Я сидел рядом и наблюдал за его работой. Ниже по склону женщины молча взмахивали палками. Грубый навес в углу огорода казался хрупким синим ртом, который как бы задыхался от жары и потому открылся. Снаружи, по ту сторону изгороди, не было видно ничего, кроме травы и купола неба, покрытого плотными облаками. Свет сгибал мою голову, загонял меня в тонкую колонну тени под шляпой, и в этом крохотном уединенном мирке я слушал Голувайзо.
В те дни я прикасался пальцами к зияющим ранам неуверенности, скрывавшимся под его внешним безразличием. Мое мнение о нем в целом не изменилось, но какие-то черты его характера я увидел более отчетливо. Какова бы ни была причина скованности Голувайзо, но он не мог вести себя с прямолинейностью других гахуку, и его собратья чуяли неудовлетворенность и неуверенность, которые мне лучше всего в нем запомнились.
В часы, проведенные рядом с ним в огороде, я боролся с его сомнениями и честолюбием. Мало-помалу я понял, что больше всего ему нужна поддержка, мои заверения в успехе. Он смутно представлял себе, о каких целях я говорю, что они означают для него, но его одолевали сомнения, которые я должен был беспрестанно опровергать. Я уговаривал его, спорил, снова и снова приходил к нему на огород, чтобы обсудить, какой величины участок мы отведем под новую культуру, а на следующий день оказывалось, что он уже урезал его. И всегда Голувайзо имел наготове оправдание, ожидая услышать от меня возражение на него. Я полностью посвятил себя Голувайзо, отложив все остальные дела, чтобы оказать ему поддержку, которая стала необходимой. Его работа приобрела для меня огромное значение, и, если бы он потерпел неудачу, я упал бы в собственных глазах.

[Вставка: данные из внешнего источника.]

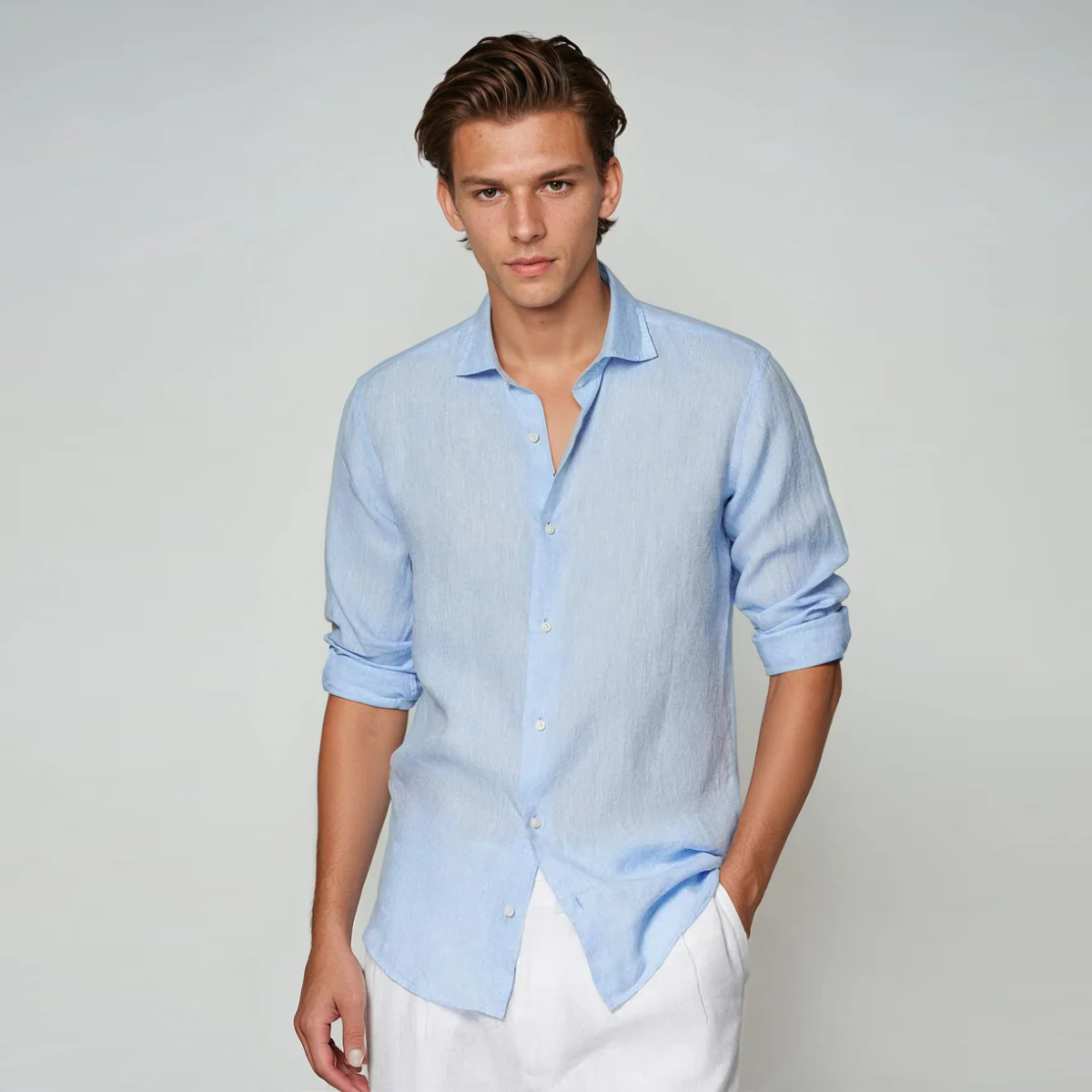 The Matera Men's Premium Linen Button Up Shirt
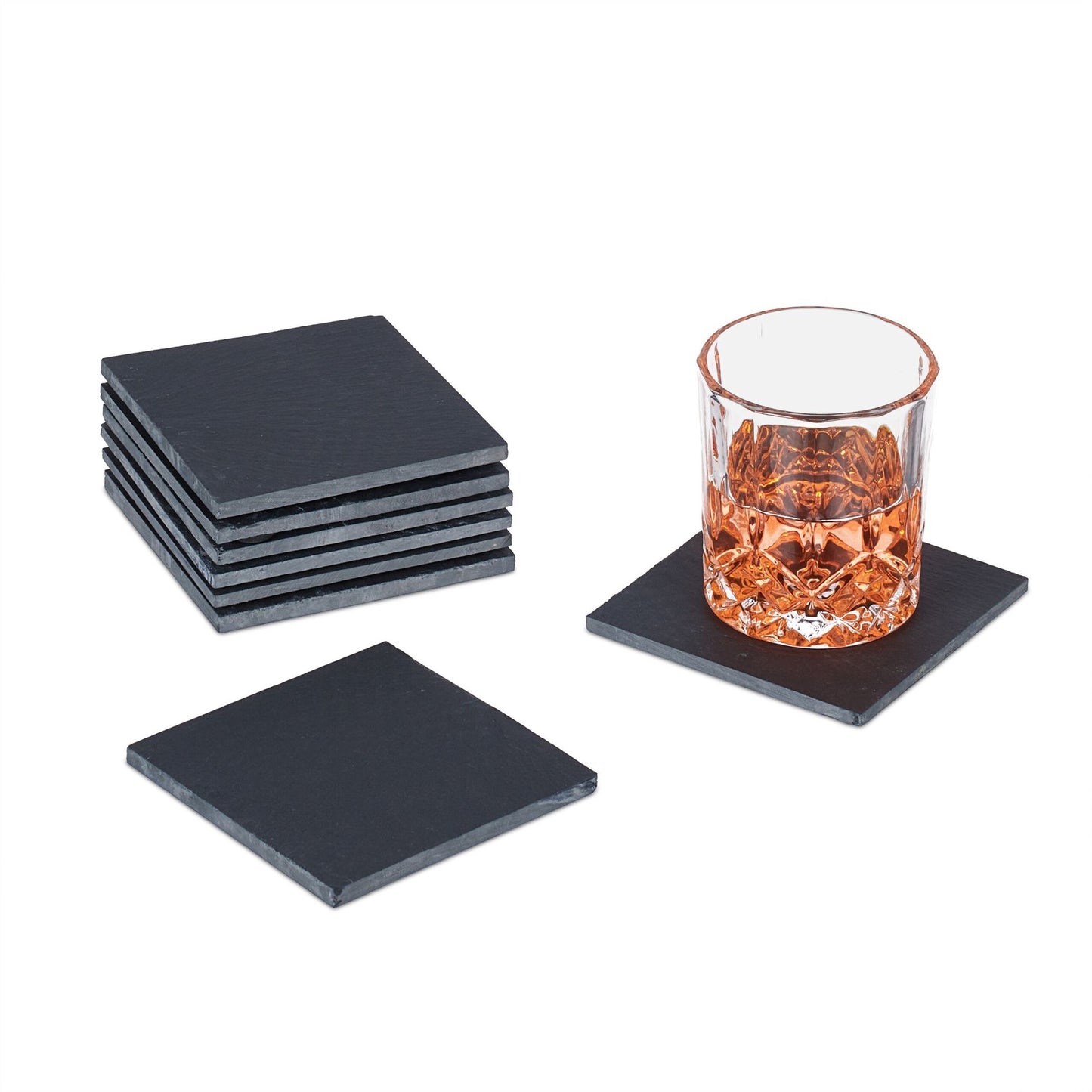 Set of 8 coasters in slate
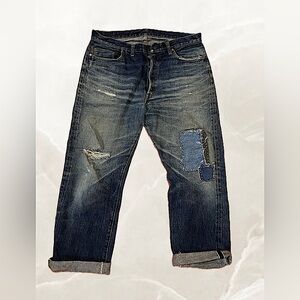 90s Denime selvedge Japanese denim with visible mending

По мне так и не довелось увидеть плоды своих усилий. Еще до того как мы посадили страстоцвет, я был вынужден покинуть Сусуроку, и мои отношения с Голувайзо оборвались, так и не увенчавшись результатом, который удовлетворил бы меня. Правда, я увидел его снова в совсем другой обстановке, в синей тени беседки, стоявшей на краю острого выступа, выдававшегося в долину, откуда Гохаджака казалась только трудно различимым пятнышком деревьев на полпуги к горизонту, а огород Голувайзо лишь угадывался среди трав. В период моего выздоровления он часто сидел рядом со мной в долгие послеполуденные часы, но теперь у меня уже не было сил для того, чтобы пробиваться сквозь его молчание или брать на себя бремя его сомнений. Однако, даже если моя душа бродила где-то далеко, я знал, что Голувайзо, безмолвствуя, сидит рядом среди плывущего света и воздуха. В конечном итоге он моей душе принес большую умиротворенность, чем я — его.
ЗАКЛЮЧЕНИЕ
Трудно писать о последних неделях, проведенных мной в долине, и о дне отъезда, когда я стоял на краю зеленой взлетной дорожки в ожидании самолета, который унесет меня с собой. Все, что я написал, абсолютно субъективно. Я надеялся передать (хотя бы частично) самую суть жизни гахуку: ее цвет, движение, торжества и быт, запахи, характеры людей, мотивы их поступков, ландшафт, составляющий их естественную среду, — так, как она представлялась моим глазам, как она преломлялась в моем сформировавшемся в иных условиях сознании, в моих вкусах, отражающих слабые и сильные стороны моей натуры. Таковы два аспекта, которые я намеренно подчеркивал. Я считаю, что благодаря объективности, являющейся результатом профессиональной подготовки, избежал грубых ошибок при характеристике гахуку и смог яснее увидеть себя со стороны и оценить мотивы своих поступков. Однако я написал бы совсем другую книгу, если бы руководствовался исключительно канонами академической науки или стремился к полному самораскрытию. Я пытался найти средний курс между этими двумя крайностями.
Под конец мне стало труднее держаться среднего курса, так как моя внезапная болезнь была глубоким личным кризисом, который давно уже зрел и воздействовал на меня каждый день, пока я не увидел, как зеленая долина в горах исчезает под покровом облаков. Скромность позволяет мне воссоздать лишь основной колорит этих последних недель.
После того как язва вынудила меня уехать из деревни, я много дней подряд лежал в постели, почти не замечая, как проходит время, и открывая глаза лишь тогда, когда необходимость в этом вызывалась медицинскими процедурами. Снаружи, за открытым окном, долина переходила от дня к ночи, от оцепенения послеполуденных часов к ласкающей прохладе раннего утра, но эти перемены почти не оставляли следа в моей душе. Любая мысль стала для меня непосильной. Меня совершенно не трогало мое серьезное состояние, как будто тело, которое я регулярно позволял обследовать, принадлежало кому-то другому.